Provided entries:
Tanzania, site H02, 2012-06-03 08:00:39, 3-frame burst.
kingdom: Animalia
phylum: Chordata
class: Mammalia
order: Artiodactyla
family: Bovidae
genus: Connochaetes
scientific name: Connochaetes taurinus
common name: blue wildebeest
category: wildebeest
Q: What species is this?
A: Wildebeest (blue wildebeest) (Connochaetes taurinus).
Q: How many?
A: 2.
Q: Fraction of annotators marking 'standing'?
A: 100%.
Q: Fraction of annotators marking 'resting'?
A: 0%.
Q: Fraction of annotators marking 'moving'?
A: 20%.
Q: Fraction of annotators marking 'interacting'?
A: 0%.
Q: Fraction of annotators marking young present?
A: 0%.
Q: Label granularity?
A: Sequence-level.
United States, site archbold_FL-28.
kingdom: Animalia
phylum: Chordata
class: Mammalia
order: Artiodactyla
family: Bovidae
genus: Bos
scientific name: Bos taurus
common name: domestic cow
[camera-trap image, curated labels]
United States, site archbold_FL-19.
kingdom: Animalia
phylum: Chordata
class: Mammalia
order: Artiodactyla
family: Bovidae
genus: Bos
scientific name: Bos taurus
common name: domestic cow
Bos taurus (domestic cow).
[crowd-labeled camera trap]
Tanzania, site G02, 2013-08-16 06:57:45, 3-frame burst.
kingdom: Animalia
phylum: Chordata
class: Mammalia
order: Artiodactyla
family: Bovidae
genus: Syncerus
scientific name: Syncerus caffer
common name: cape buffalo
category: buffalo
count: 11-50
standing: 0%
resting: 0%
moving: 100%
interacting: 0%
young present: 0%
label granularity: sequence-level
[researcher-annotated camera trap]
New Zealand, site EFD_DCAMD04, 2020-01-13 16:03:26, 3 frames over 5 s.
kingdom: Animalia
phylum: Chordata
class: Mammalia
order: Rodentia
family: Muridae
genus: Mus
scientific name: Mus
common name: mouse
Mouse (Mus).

Exercise:
Restate each of the entries above verbatim.

Response to the task:
Tanzania, site H02, 2012-06-03 08:00:39, 3-frame burst.
kingdom: Animalia
phylum: Chordata
class: Mammalia
order: Artiodactyla
family: Bovidae
genus: Connochaetes
scientific name: Connochaetes taurinus
common name: blue wildebeest
category: wildebeest
Q: What species is this?
A: Wildebeest (blue wildebeest) (Connochaetes taurinus).
Q: How many?
A: 2.
Q: Fraction of annotators marking 'standing'?
A: 100%.
Q: Fraction of annotators marking 'resting'?
A: 0%.
Q: Fraction of annotators marking 'moving'?
A: 20%.
Q: Fraction of annotators marking 'interacting'?
A: 0%.
Q: Fraction of annotators marking young present?
A: 0%.
Q: Label granularity?
A: Sequence-level.
United States, site archbold_FL-28.
kingdom: Animalia
phylum: Chordata
class: Mammalia
order: Artiodactyla
family: Bovidae
genus: Bos
scientific name: Bos taurus
common name: domestic cow
[camera-trap image, curated labels]
United States, site archbold_FL-19.
kingdom: Animalia
phylum: Chordata
class: Mammalia
order: Artiodactyla
family: Bovidae
genus: Bos
scientific name: Bos taurus
common name: domestic cow
Bos taurus (domestic cow).
[crowd-labeled camera trap]
Tanzania, site G02, 2013-08-16 06:57:45, 3-frame burst.
kingdom: Animalia
phylum: Chordata
class: Mammalia
order: Artiodactyla
family: Bovidae
genus: Syncerus
scientific name: Syncerus caffer
common name: cape buffalo
category: buffalo
count: 11-50
standing: 0%
resting: 0%
moving: 100%
interacting: 0%
young present: 0%
label granularity: sequence-level
[researcher-annotated camera trap]
New Zealand, site EFD_DCAMD04, 2020-01-13 16:03:26, 3 frames over 5 s.
kingdom: Animalia
phylum: Chordata
class: Mammalia
order: Rodentia
family: Muridae
genus: Mus
scientific name: Mus
common name: mouse
Mouse (Mus).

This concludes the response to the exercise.